Novel Muscarinic Therapy
(Click the title to celebrate 🎉)
In addition to the above antipsychotics, a new anticholinergic/cholinergic agent as discussed above, Cobenfy (xanomeline + trospium) has recently been added to the treatment armamentarium.20,21 Unlike dopamine-blocking agents, Cobenfy targets muscarinic acetylcholine receptors (M₁/M₄),representing the first novel mechanism approved in decades.
Dose: 50/20 to 125/30 mg capsule, taken twice daily on an empty stomach
Adverse effects: Nausea, constipation, hypertension, tachycardia
Counselling: Avoid use in glaucoma, severe hepatic impairment, or urinary retention; educate patients about potential gastrointestinal and cardiovascular side effects
This therapy offers hope for patients who do not respond adequately to dopamine-targeted medications, although long-term real-world data are still being gathered
Conclusion
Schizophrenia is not just a psychiatric disorder—it is a story of disrupted brain circuitry, human suffering, and resilience.
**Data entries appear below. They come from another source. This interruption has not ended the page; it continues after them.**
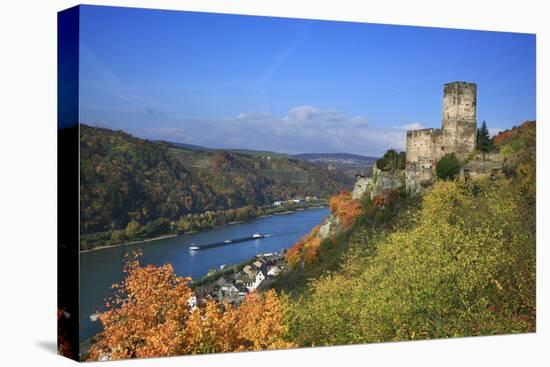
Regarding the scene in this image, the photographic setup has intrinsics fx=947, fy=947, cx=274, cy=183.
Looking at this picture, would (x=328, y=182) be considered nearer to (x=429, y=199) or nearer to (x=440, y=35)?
(x=429, y=199)

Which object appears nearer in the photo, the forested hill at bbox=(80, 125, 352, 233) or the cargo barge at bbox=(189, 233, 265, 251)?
the forested hill at bbox=(80, 125, 352, 233)

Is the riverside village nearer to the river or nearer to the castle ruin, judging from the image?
the castle ruin

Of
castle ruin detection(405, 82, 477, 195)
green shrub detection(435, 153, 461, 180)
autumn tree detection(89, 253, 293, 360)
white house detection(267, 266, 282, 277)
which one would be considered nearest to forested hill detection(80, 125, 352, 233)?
autumn tree detection(89, 253, 293, 360)

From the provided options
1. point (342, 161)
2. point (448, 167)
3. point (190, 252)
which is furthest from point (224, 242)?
point (448, 167)

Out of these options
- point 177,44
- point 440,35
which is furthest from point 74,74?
point 440,35

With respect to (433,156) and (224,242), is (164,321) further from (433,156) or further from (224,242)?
(433,156)

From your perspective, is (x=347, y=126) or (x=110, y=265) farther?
(x=347, y=126)

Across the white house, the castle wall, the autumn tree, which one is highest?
the castle wall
While dopamine-targeted drugs transformed care in the mid-20th century, their limitations have long been felt. With the arrival of Cobenfy, science has reopened the door to alternative pathways, particularly cholinergic modulation. Yet, schizophrenia treatment remains a marathon, not a sprint. Success will come from integrating pharmacology, psychotherapy, and social support to empower patients toward recovery and dignity.